Input: "9,3,4,#,#,1,#,#,2,#,6,#,#"
Output: true

Example 2:

Input: "1,#"
Output: false

Example 3:

Input: "9,#,#,1"
Output: false

@tag-tree


# Algorithm

1. The number of digits is always one less than #
2. The last one must be #
3. leaf node: number, #, #

If we initialize a counter to 0,

• When a number is encountered, the counter increases by 1,
• When the # sign is encountered, the counter is decreased by 1, Then the counter should still be 0 at the end.

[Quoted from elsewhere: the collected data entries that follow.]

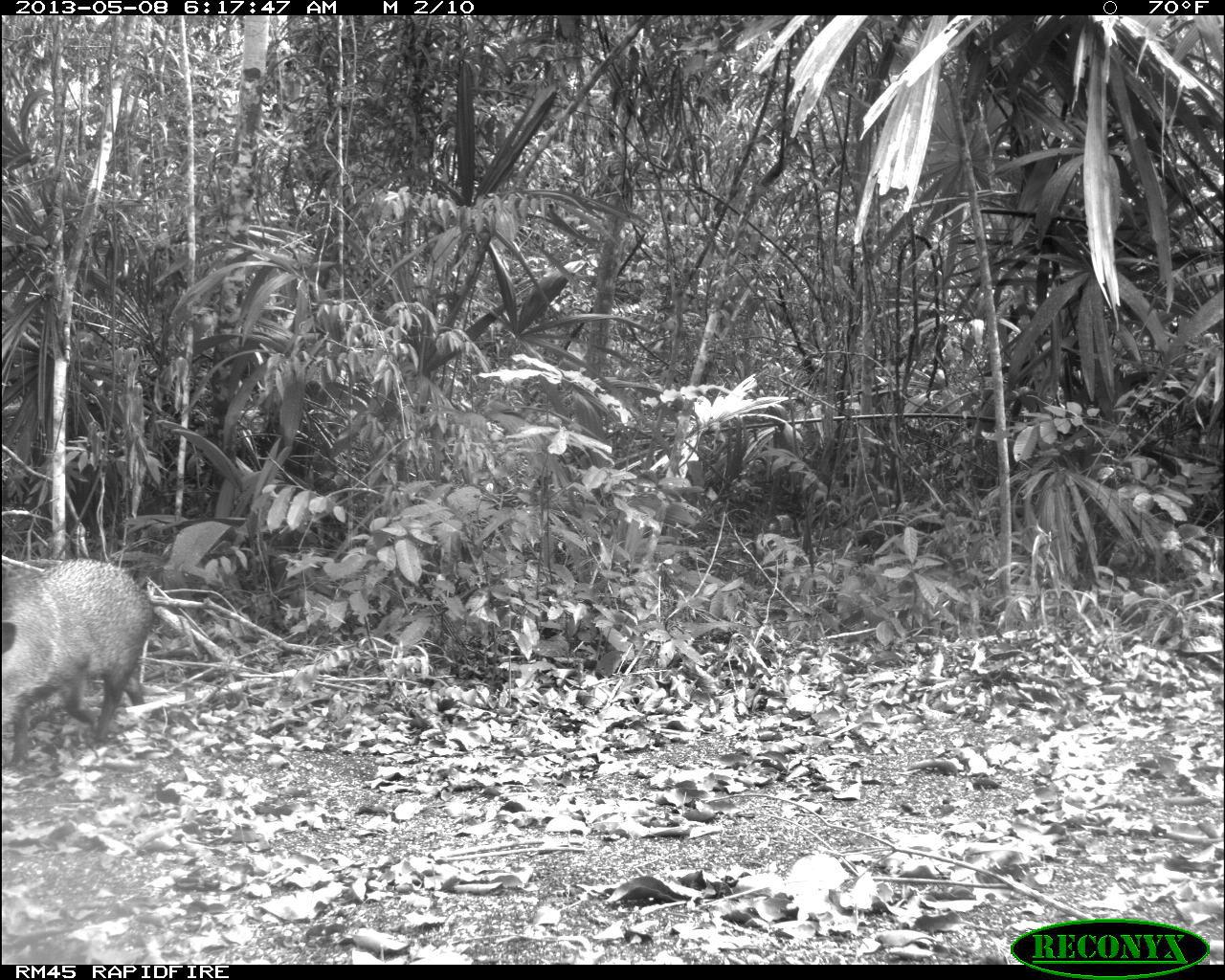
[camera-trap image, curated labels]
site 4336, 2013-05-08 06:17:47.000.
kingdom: Animalia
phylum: Chordata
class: Mammalia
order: Artiodactyla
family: Tayassuidae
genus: Pecari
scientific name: Pecari tajacu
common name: collared peccary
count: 2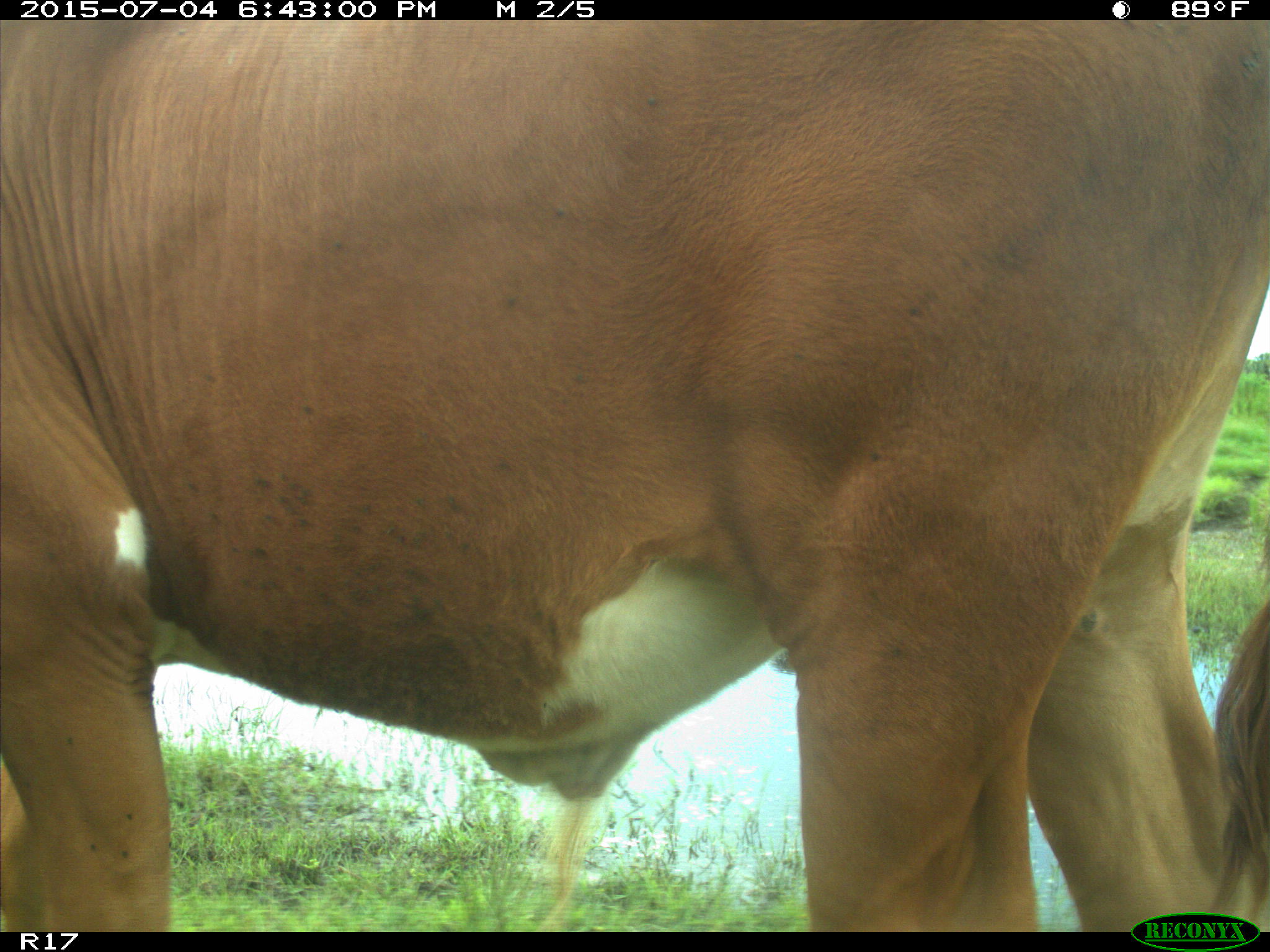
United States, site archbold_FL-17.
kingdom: Animalia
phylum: Chordata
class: Mammalia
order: Artiodactyla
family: Bovidae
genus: Bos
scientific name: Bos taurus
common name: domestic cow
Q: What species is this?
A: Bos taurus (domestic cow).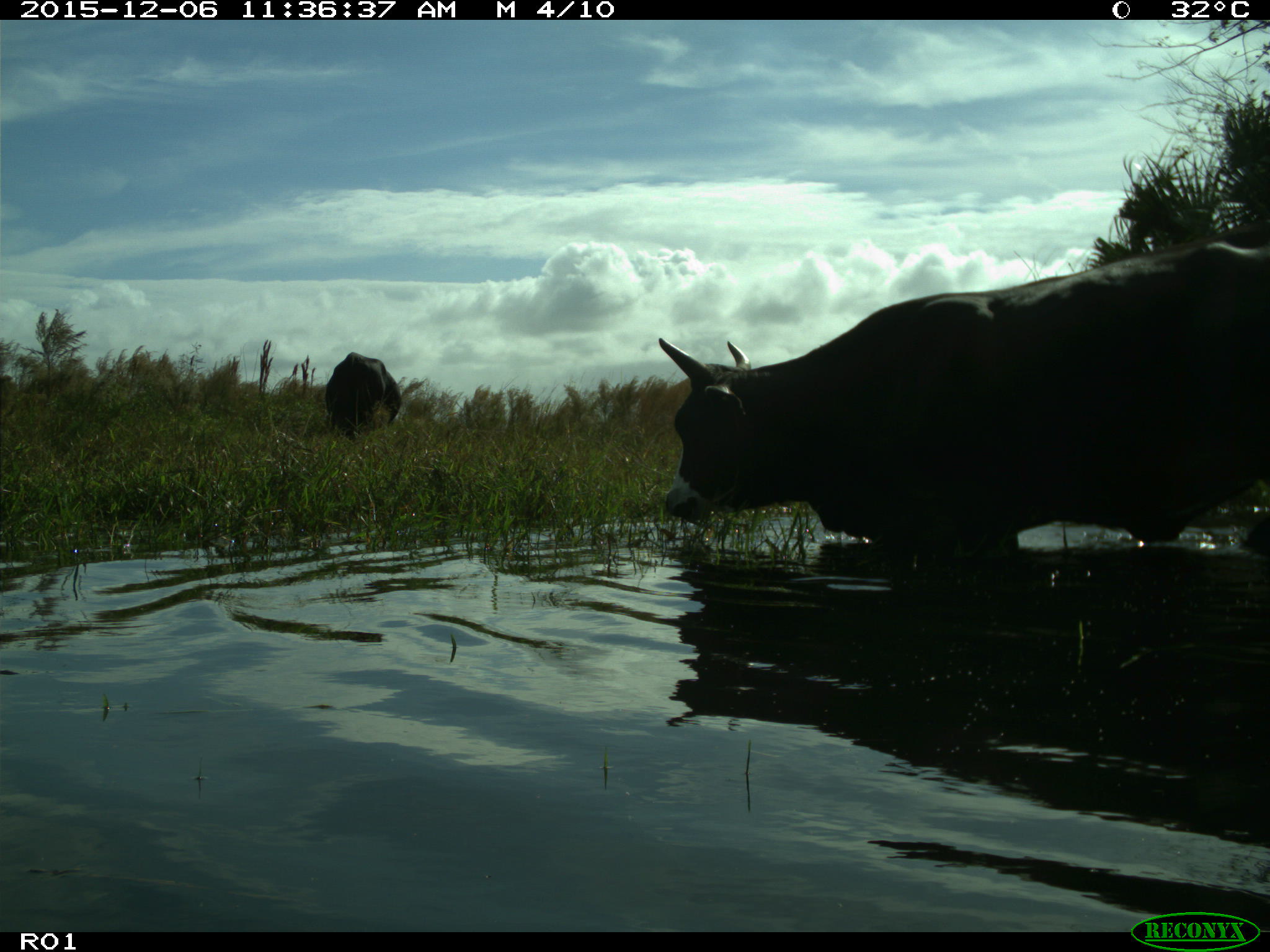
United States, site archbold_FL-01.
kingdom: Animalia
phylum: Chordata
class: Mammalia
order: Artiodactyla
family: Bovidae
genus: Bos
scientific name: Bos taurus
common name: domestic cow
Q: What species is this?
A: Bos taurus (domestic cow).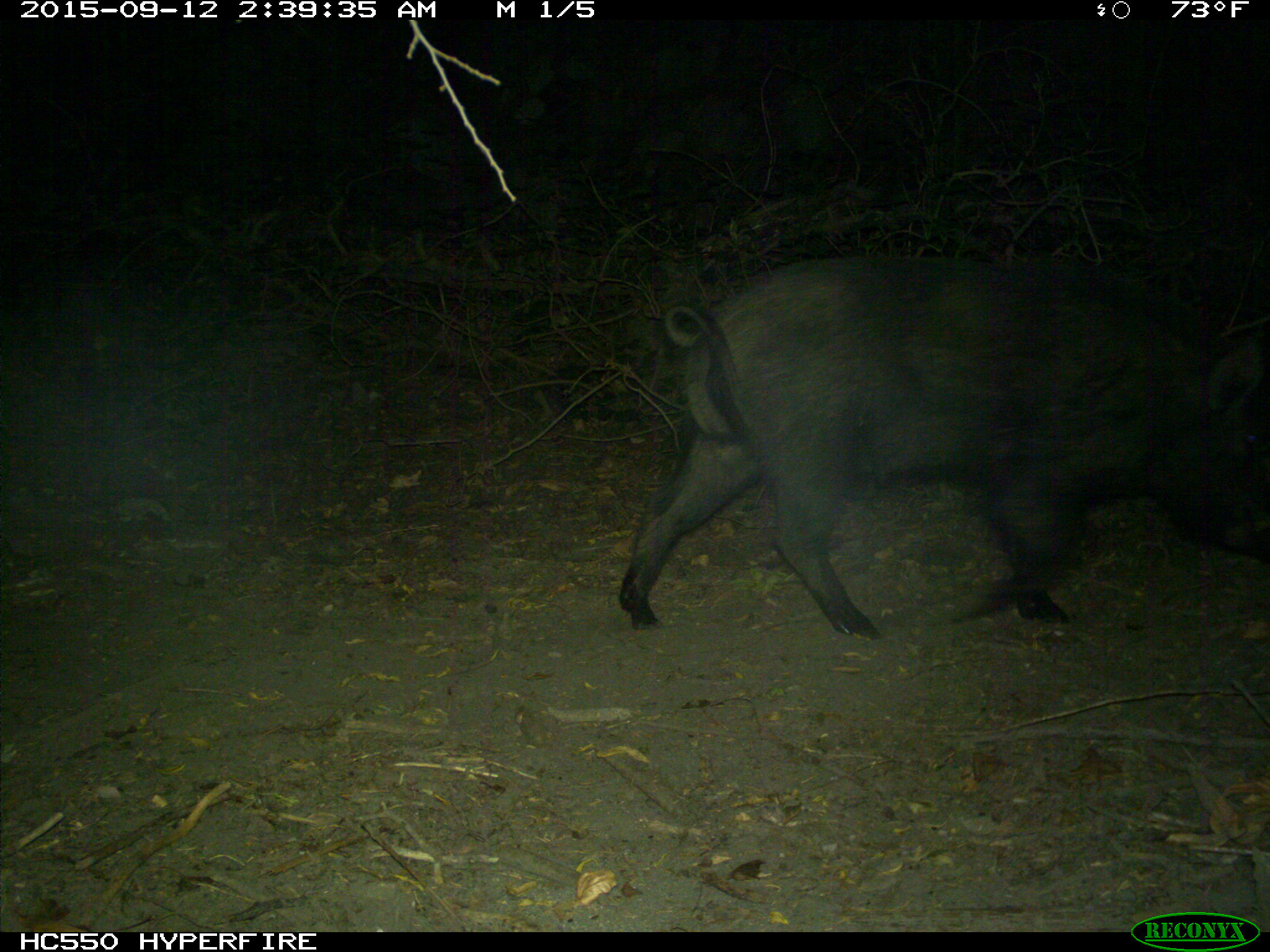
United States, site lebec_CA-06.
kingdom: Animalia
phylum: Chordata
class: Mammalia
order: Artiodactyla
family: Suidae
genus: Sus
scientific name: Sus scrofa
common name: wild boar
Sus scrofa (wild boar).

Two examples that return False, #,7,6,9,#,#,# and 7,2,#,2,#,#,#,6,#, then through these two counter examples,

• If the root node is empty, there can be no more nodes behind,
• And there cannot be three consecutive # signs.

So when we add or subtract the counter, if we encounter the # number, and the counter is already 0, and then subtracted to become a negative number, we directly return False, because in the correct sequence, any position i is in [ 0, i] The number of # numbers in the range is not greater than the number of digits.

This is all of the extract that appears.